Faut-il conclure qu’avec la tuerie de Ngarbuh dans le Nord-ouest du Cameroun, l’Elysée se soit résolu à exercer des pressions supplémentaires sur le président Biya, à la tête d’un pays central dans l’échiquier du dispositif français en Afrique? Loin du langage convenu d’un François Hollande, l’actuel président, semble par moment s’affranchir d’une langue de bois bassinée sous forme d’éléments de langage par les services de Franck Paris, un Jeune monsieur Afrique nettement gêné sur le terrain par les réseaux plus classiques de Jean-Yves le Drian.

« Je ne veux pas qu’on se voit à Lyon tant que j’ai un kamto pas libéré », a-t-il révelé sur la libération du principal opposant à Paul Biya libéré en octobre 2019 après 10 mois de prison.
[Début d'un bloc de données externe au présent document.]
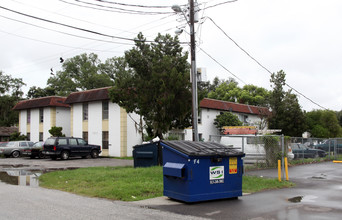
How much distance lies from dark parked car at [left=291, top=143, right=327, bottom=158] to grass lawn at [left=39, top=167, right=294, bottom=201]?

Des propos qui ne manqueront pas de susciter l’indignation des souverainistes africains et camerounais qui font feu de tout bois avec le concept de la non ingérence. Emmanuel Macron en est en tout cas conscient : «La France a un rôle compliqué en Afrique, quand la France dit : ‘tel dirigeant n’a pas été démocratiquement élu’, les Africains nous disent ‘de quoi vous mêlez-vous?’… Moi, je mets la pression sur chacun; je travaille avec l’Union africaine pour mettre la pression« , a ajouté Emmanuel Macron, en faisant valoir que « ce n’est pas la France qui peut faire la démocratie au Cameroun, ce sont les Camerounais« .

Le 14 février peu avant l’aube, des hommes armés – 40 à 50 portant tous des uniformes de l’armée et certains masqués, selon des témoignages recueillis par des travailleurs humanitaires contactés par l’AFP – ont attaqué le quartier de Ngarbuh, dans le village de Ntumbo, puis ont tué par balle et brûlé des habitants. Selon l’ONU, qui a demandé une enquête indépendante et impartiale, 15 enfants dont neuf âgés de moins de cinq ans, font partie des 23 victimes, dans la partie anglophone du pays.

Depuis 2017, le conflit dans les régions du Nord-Ouest et du Sud-Ouest peuplées principalement par la minorité anglophone camerounaise a déjà fait plus de 3 000 morts et 700 000 déplacés.